Customer Marketing Framework: A Blueprint for Success

JT Bricker / December 18, 2018 / 0 Comments

Our Customer Marketing Framework

The benefits of customer retention and cross-sell/upsell are well-documented. Common principles like the 80/20 rule and how much cheaper it is to retain, rather than gain a customer are quoted often. And so, this isn’t a post aiming to convince you of customer marketing’s benefits. Instead, this post will outline the customer marketing framework we use to assess, optimize and implement the customer marketing objectives of our clients. This is a look behind the green curtain of LeadMD.

As you answer the questions throughout this blog, you may determine a customer marketing focus isn’t necessary for your business. However, I’d wager the majority of our readers will find it’s an area of tremendous growth opportunity.

Customer Marketing & Revenue Acceleration

If you’ve been hanging out with us on our website and blog over the past year (and why wouldn’t you?!), you might be familiar with our Revenue Acceleration Framework. The RAF (or RevenueAF) as we’ve affectionately – and cleverly – dubbed it, is our secret sauce. It guides us through the plans and tactics we implement by way of our client’s strategic revenue goals.

GIVEN RECORDS >>
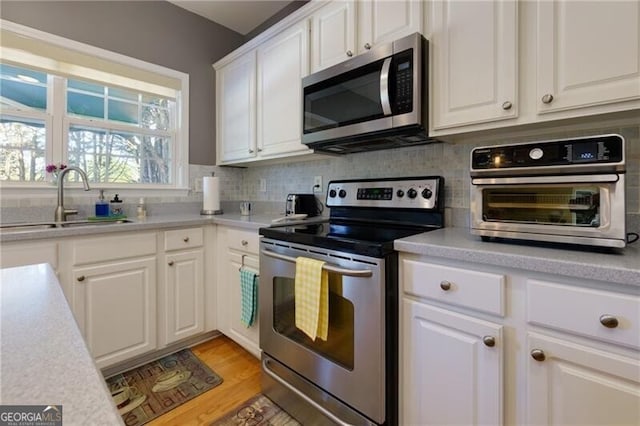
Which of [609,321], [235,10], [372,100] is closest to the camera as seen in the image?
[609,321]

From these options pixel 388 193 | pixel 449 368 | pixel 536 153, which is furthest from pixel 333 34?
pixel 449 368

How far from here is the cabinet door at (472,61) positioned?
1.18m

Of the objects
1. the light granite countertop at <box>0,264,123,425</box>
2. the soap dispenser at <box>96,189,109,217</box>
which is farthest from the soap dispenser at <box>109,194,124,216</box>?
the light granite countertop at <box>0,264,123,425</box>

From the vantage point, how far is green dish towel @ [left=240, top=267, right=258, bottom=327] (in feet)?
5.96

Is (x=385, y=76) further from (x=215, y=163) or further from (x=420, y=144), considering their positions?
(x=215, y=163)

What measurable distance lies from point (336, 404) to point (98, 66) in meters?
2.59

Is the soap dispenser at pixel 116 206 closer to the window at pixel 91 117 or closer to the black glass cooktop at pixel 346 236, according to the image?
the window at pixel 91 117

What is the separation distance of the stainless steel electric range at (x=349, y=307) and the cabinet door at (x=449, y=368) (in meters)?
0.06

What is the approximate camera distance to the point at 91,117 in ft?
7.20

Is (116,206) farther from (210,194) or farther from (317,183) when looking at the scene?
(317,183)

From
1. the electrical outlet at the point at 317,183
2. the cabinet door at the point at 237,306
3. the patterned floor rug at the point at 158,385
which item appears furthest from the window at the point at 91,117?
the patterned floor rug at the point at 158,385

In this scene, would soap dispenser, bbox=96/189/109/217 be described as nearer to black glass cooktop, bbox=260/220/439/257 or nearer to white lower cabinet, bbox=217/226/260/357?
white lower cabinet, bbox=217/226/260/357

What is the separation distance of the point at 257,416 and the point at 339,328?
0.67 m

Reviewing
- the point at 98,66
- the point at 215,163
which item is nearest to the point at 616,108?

* * *

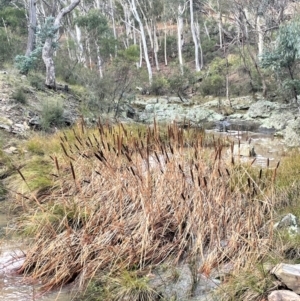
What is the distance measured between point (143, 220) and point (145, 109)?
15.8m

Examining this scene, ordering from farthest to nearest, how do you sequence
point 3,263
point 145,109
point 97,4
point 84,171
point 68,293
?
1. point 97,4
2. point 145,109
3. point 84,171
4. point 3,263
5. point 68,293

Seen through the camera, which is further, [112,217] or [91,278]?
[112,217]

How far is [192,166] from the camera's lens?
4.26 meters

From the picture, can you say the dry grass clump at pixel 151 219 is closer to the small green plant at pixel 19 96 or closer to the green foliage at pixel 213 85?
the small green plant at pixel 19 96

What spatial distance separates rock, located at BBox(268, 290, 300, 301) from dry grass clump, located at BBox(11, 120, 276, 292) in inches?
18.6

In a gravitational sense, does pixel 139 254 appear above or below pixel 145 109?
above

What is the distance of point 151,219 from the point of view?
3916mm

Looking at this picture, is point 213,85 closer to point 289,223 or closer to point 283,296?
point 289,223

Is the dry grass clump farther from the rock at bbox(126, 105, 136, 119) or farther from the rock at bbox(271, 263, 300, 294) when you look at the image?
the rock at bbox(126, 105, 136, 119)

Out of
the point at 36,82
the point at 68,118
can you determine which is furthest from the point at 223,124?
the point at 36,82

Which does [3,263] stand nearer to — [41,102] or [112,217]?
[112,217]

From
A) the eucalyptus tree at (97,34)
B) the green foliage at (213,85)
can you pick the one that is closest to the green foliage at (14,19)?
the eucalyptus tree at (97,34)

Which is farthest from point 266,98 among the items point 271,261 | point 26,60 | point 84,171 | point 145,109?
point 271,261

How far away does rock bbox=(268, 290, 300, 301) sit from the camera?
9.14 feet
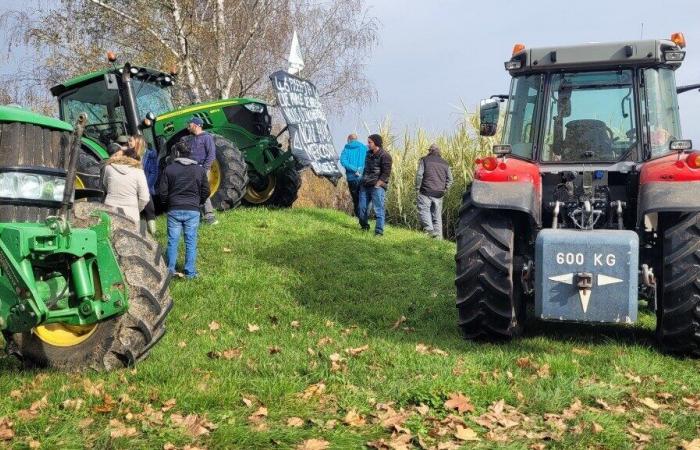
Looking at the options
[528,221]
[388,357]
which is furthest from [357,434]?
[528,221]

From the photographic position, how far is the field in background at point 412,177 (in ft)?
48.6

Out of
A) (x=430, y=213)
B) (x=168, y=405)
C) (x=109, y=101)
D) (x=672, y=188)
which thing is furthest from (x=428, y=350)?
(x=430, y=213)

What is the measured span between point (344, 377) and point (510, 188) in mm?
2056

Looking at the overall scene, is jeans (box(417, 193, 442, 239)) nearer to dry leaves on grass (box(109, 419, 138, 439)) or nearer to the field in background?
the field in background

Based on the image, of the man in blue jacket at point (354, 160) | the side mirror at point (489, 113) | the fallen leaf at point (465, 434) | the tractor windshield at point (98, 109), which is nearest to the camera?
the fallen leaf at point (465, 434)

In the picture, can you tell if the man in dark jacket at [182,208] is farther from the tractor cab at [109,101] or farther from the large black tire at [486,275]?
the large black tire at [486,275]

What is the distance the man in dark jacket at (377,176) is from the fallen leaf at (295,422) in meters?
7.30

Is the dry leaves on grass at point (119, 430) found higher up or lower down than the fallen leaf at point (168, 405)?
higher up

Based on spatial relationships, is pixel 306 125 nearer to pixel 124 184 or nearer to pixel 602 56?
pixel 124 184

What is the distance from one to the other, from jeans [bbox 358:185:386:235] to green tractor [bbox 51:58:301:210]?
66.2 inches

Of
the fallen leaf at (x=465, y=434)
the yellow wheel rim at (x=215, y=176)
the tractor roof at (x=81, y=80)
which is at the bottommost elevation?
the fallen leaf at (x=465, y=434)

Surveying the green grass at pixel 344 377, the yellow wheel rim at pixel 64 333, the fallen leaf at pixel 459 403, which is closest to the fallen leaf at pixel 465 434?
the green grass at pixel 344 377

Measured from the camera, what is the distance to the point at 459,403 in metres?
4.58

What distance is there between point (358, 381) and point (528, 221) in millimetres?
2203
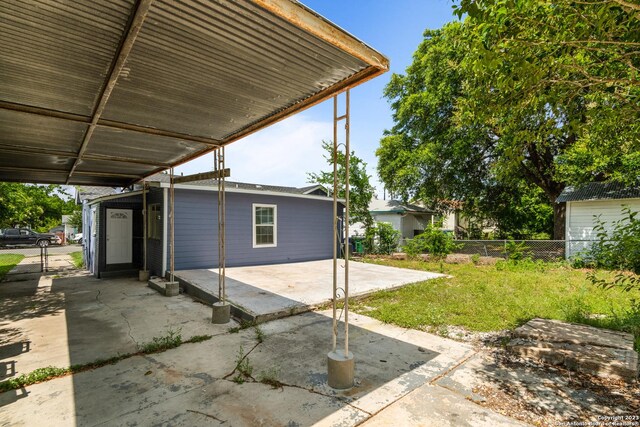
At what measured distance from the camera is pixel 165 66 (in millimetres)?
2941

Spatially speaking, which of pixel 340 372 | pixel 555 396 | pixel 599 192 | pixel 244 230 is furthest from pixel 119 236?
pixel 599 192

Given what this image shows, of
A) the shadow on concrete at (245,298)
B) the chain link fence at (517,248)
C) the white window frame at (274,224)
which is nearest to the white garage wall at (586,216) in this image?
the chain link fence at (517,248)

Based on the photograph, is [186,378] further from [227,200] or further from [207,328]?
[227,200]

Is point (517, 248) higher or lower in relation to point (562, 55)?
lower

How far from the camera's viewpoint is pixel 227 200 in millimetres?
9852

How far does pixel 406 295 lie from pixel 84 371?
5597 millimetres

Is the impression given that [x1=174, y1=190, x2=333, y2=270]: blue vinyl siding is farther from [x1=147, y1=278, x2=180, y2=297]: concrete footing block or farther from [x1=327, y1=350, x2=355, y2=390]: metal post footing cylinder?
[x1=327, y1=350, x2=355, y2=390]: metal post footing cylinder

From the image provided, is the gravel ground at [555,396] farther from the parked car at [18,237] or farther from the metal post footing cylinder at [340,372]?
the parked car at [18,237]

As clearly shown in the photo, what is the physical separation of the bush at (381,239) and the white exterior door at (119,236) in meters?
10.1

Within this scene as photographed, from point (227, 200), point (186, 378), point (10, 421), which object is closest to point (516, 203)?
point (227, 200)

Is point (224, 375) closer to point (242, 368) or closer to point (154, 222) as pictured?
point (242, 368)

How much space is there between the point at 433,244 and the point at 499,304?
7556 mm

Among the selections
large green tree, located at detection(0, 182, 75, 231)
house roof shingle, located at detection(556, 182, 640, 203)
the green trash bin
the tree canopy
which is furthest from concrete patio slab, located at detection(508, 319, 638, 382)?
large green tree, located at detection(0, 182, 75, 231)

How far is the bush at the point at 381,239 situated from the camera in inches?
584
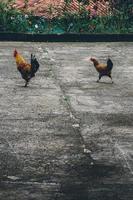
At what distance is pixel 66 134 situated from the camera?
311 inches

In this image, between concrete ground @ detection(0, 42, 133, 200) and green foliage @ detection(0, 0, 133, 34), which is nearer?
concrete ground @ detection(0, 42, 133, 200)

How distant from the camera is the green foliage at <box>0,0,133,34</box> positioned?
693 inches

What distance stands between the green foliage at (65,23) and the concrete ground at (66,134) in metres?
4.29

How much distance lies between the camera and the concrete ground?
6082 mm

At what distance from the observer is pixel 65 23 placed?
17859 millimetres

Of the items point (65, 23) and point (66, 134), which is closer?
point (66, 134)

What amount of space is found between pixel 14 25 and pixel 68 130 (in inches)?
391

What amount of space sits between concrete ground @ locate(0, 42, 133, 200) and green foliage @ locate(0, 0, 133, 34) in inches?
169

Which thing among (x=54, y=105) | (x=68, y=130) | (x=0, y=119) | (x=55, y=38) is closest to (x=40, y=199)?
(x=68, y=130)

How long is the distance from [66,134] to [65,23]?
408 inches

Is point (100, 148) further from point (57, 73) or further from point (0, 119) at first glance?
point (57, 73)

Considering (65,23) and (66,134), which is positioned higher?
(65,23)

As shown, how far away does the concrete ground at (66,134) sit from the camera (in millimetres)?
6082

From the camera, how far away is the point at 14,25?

...

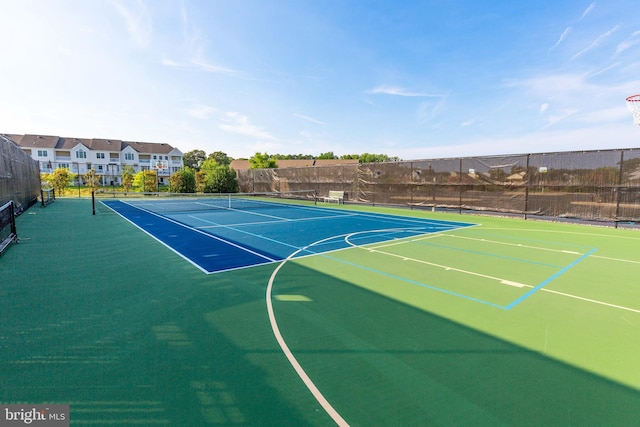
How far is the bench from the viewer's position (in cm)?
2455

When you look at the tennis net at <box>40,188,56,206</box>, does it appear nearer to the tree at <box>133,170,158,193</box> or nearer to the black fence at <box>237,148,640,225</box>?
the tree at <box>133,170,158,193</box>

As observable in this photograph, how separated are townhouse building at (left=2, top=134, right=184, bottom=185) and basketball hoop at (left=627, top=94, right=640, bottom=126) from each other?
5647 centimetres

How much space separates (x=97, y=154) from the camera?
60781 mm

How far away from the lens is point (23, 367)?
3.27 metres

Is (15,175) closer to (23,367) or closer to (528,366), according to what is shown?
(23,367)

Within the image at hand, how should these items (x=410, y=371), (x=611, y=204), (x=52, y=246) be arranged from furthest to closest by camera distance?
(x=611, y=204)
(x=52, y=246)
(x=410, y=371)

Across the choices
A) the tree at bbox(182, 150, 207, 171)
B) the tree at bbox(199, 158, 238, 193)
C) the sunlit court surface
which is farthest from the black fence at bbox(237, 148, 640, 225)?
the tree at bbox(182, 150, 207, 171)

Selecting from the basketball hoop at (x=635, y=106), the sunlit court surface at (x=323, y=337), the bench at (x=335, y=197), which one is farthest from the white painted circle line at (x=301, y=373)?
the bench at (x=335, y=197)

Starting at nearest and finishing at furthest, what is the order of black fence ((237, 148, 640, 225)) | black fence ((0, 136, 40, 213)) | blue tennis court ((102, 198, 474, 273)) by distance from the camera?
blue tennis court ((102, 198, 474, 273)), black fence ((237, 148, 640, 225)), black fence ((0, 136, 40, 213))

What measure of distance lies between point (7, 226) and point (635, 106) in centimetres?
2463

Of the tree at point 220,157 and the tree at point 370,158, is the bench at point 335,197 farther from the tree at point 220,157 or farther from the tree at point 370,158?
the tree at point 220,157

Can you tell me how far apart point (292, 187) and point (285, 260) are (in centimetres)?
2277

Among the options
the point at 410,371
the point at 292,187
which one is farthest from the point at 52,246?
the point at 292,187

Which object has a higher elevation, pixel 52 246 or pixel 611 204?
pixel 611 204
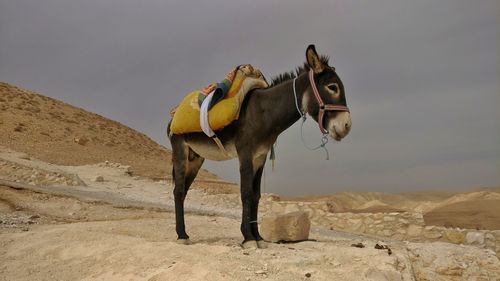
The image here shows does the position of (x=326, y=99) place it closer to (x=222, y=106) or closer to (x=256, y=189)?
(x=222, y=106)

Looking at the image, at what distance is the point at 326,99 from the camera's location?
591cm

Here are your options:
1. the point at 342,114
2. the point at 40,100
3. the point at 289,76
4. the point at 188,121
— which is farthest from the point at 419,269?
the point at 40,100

DIRECTIVES >>
1: Copy everything in the customer marketing post from "Our Customer Marketing" down to "tremendous growth opportunity.".
2: Proceed with the customer marketing post, starting right after its last sentence.

OUTPUTS BY TASK >>
1:
Our Customer Marketing Framework

The benefits of customer retention and cross-sell/upsell are well-documented. Common principles like the 80/20 rule and how much cheaper it is to retain, rather than gain a customer are quoted often. And so, this isn’t a post aiming to convince you of customer marketing’s benefits. Instead, this post will outline the customer marketing framework we use to assess, optimize and implement the customer marketing objectives of our clients. This is a look behind the green curtain of LeadMD.

As you answer the questions throughout this blog, you may determine a customer marketing focus isn’t necessary for your business. However, I’d wager the majority of our readers will find it’s an area of tremendous growth opportunity.

2:
Revenue Acceleration Framework (RAF)

Revenue Acceleration Framework (RAF)

Often, when future customers come to us, their catalyst is a frustration with something on the right — the tactics. For each specific tactic (again, that’s the whole column on the right), we have a sub-framework which shows all the elements involved to get to that tactic. We challenge our clients to back up, alllllll the way to the left — the strategy. The rest of this blog will walk you through our customer marketing framework – or sub-framework, technically, but we’ll use the term framework for ease.

Is Customer Marketing Right for You?

The savviest CMOs we consult are well aware that their marketing strategies must stem from – and support – the overarching corporate strategy of the company in order to drive growth. If you’re curious how to do this, I wrote about it here. Ask yourself the following questions to get started:

  • How much market penetration does our business have?
  • Do we have high market segment penetration but low share of wallet?
  • Is expanding into new accounts a big part of our growth plan?
  • Is there a lot of opportunity to cross-sell and upsell our existing customer base?

How you answer these questions (and if you can answer them) will inform how much of your strategic efforts (and budget) should be directed toward customer marketing, if any.

A Customer Marketing Example

A single product SaaS company will have very different needs in this area than a SaaS platform brand will. The single product SaaS company will likely require some light customer marketing, but new customer acquisition will surely reign supreme. Alternatively, the SaaS platform company might spend as much as half of its efforts and budget on customer marketing, because much of its growth strategy hinges on growing existing customer relationships.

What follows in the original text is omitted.